Hwæt. I've been thinking about humor, why humor exists, and what things we find humorous. I've come up with a proto-theory that seems to work more often than not, and a somewhat reasonable evolutionary justification. This makes it better than any theory you can find on Wikipedia, as none of those theories work even half the time, and their evolutionary justifications are all weak or absent. I think.

So here are four model jokes that are kind of representative of the space of all funny things:

"Why did Jeremy sit on the television? He wanted to be on TV." (from a children's joke book)

"Muffins? Who falls for those? A muffin is a bald cupcake!" (from Jim Gaffigan)

"It's next Wednesday." "The day after tomorrow?" "No, NEXT Wednesday." "The day after tomorrow IS next Wednesday!" "Well, if I meant that, I would have said THIS Wednesday!" (from Seinfeld)

"A minister, a priest, and a rabbi walk into a bar. The bartender says, 'Is this some kind of joke?'" (a traditional joke)

It may be noting that this "sample" lacks any overtly political jokes; I couldn't think of any.

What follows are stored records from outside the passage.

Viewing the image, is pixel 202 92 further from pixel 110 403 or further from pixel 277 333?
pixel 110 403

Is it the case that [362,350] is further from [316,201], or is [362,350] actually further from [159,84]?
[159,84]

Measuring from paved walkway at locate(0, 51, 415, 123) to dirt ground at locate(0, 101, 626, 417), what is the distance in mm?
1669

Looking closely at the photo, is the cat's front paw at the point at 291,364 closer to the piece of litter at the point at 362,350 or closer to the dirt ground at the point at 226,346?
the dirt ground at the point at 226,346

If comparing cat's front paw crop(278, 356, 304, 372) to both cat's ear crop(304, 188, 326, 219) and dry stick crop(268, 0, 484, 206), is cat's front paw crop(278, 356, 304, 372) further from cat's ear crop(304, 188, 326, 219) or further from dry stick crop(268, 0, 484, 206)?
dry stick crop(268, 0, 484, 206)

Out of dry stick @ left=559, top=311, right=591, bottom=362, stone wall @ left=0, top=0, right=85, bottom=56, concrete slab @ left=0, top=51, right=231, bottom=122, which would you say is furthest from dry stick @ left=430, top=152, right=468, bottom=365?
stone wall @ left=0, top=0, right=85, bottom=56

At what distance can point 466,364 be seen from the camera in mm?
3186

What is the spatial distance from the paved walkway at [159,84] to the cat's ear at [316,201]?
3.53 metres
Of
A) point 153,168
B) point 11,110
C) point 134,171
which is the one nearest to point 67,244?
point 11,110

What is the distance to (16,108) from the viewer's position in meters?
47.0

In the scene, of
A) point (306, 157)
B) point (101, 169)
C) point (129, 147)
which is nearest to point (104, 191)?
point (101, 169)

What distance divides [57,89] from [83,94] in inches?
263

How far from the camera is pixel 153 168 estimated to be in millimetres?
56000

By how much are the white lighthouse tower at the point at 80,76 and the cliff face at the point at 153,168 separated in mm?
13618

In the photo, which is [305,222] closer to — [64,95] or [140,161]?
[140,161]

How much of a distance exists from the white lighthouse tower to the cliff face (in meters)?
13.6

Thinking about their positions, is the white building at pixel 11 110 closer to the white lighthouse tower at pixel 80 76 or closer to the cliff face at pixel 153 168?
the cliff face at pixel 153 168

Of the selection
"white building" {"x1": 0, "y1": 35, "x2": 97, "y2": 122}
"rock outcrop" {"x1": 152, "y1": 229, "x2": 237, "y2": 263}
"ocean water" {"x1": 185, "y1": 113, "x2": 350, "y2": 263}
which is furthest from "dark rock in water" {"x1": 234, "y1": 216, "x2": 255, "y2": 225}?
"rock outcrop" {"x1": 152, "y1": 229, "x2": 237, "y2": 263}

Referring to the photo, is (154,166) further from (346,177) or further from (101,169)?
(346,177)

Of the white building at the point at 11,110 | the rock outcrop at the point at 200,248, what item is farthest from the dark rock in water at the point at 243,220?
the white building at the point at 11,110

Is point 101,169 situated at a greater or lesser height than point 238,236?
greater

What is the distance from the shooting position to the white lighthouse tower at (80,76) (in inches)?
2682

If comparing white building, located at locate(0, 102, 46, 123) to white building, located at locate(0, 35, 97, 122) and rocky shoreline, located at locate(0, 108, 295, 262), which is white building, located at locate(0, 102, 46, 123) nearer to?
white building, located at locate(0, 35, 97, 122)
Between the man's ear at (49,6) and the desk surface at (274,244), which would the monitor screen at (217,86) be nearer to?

The proto-theory I have is that a joke is something that points out reasonable behavior and then lets the audience conclude that it's the wrong behavior. This seems to explain the first three perfectly, but it doesn't explain the last one at all; the only thing special about the last joke is that the bartender has impossible insight into the nature of the situation (that it's a joke).

The supposed evolutionary utility of this is that it lets members of a tribe know what behavior is wrong within the tribe, thereby helping it recognize outsiders. The problem with this is that outsiders' behavior isn't always funny. If the new student asks for both cream and lemon in their tea, that's funny. If the new employee swears and makes racist comments all the time, that's offensive. If the guy sitting behind you starts moaning and grunting, that's worrying. What's the difference? Why is this difference useful?

Comment author: MichaelVassar 19 February 2010 05:08:30PM *  5 points [-]

Juergen Schmidhuber writes about humor as information compression and that plus decompression seems about right to me. Being on TV is decompression from a phrase-as-concept to the component words, a pun, a switch to a lower level analysis than that which adults favor (a situation children constantly have to deal with). Muffin and cupcake is a proposal for a new lossy compression of two concepts to a new concept with a "topping" variable, which would be useful if you wanted to invent, for instance, the dreadful sounding "muffin-roll sushi", "next Wednesday" is a commentary on the inadequacy of current cultural norms for translating concepts and words into one another even for commonly used concepts. The last one is a successful compression from sense data to the fact that a common joke pattern is happening and inference that one is in a joke.

I wish that we had a "Less Wrong Community" blog for off-topic but fun comments like the above to be top level posts, as well as an "instrumental rationality" blog for "self help" subject matter.

Comment author: thomblake 19 February 2010 05:38:12PM 1 point [-]

I wish that we had a "Less Wrong Community" blog for off-topic but fun comments like the above to be top level posts, as well as an "instrumental rationality" blog for "self help" subject matter.

Yes and yes.

Comment author: Kevin 20 February 2010 04:08:36AM *  0 points [-]

I wish that we had a "Less Wrong Community" blog for off-topic but fun comments like the above to be top level posts

I would very much like to see arbitrary sub-blog creation in the style of subreddits, but an off-topic subreddit would be a good start.